Landing your first job can be tough. Whether it be in college or after graduation, some career-seeking collegietes are wary about what exactly they want in a first job. Maybe during college you changed your major three times, making it difficult to gain experience in your field when you didn't even know what your field was! Maybe upon graduating, you just figured out where you'd like to start, but had no internships to put on your resume. Being undecided is okay! You just have to do some extra work to sell yourself to employers when you don't have relevant things in your cover letter that say, "Hire me!"
Do your research
Don't just research the responsibilities of your dream job. Research every factor that made that job come to be. Look for the people you would be working with, their accomplishments, their contributions to the company, and similarities or talking points that can be centered around them. Don't just hover on the "About Us" page on the company's website. Research the founders individually, learn about their backgrounds, how they came to be successful in their fields, and what you admire most about them. Making your investment in the company personal can be a major selling point. Say your goal in life is to work at Self - mentioning that you heard Editor-in-Chief Joyce Chang speak at Her Conference would sound great in an interview! Most importantly, ask questions! As Danielle Tullo, editorial assistant at Cosmopolitan.com said at Her Conference, employees love when job-seeking students ask them about their experience and even offer to buy them coffee in order to pick their brains about their daily life. Reach out to anyone and everyone in your desired role, you never know what could come of it!

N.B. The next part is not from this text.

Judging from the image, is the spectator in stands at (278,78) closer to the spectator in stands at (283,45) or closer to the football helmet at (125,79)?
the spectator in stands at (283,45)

Visit the Career Services Center on campus
Perhaps the most important place on campus (other than the dining hall) is your one-stop-shop for all things career. The experts in this office make it their job to find students successful employment opportunities. Don't feel shy about setting up an appointment with a career counselor, it is what they are there for! If you haven't already, setting up a meeting to figure out next steps with a career counselor at your school would be a great way to find some assistance in searching for a job if you have limited or no experience.
Use college courses as "Relevant Experience."
While you may not have had an internship at a finance or insurance company, you may have taken several Accounting, Economics, Business Law, and Financial Management courses at your university. Use that to your advatage! Create a section on your resume entitled, "Relevant Coursework" and use it to boast about all the amazing work you did during your four years! Employers appreciate the significance of hard-earned A's in college, and would love to hear you make a connection between your studies and their company. So if you took an integral capstone course where you worked intensively on industry-leading companies, write up the skills you acquired in that class, and feature them on your resume.
Accept any job in the field you are interested in
While it may not be the high level, super trendy, Devil Wears Prada job you were dreaming of, working in any department of a firm that specilizes in what you are intersted in is a huge first step. For instance, if you are interested in editorial, but end up working in marketing at Hearst, don't sweat it! If you work your butt off and make worthwhile connections, the next time Cosmo is hiring, they may look within the organization (to you!) for their next editorial employee. Job hunting is a complex maze of networking and learning how to work the system. Starting at an entry-level job can be all about meeting the right people and taking steps toward your future.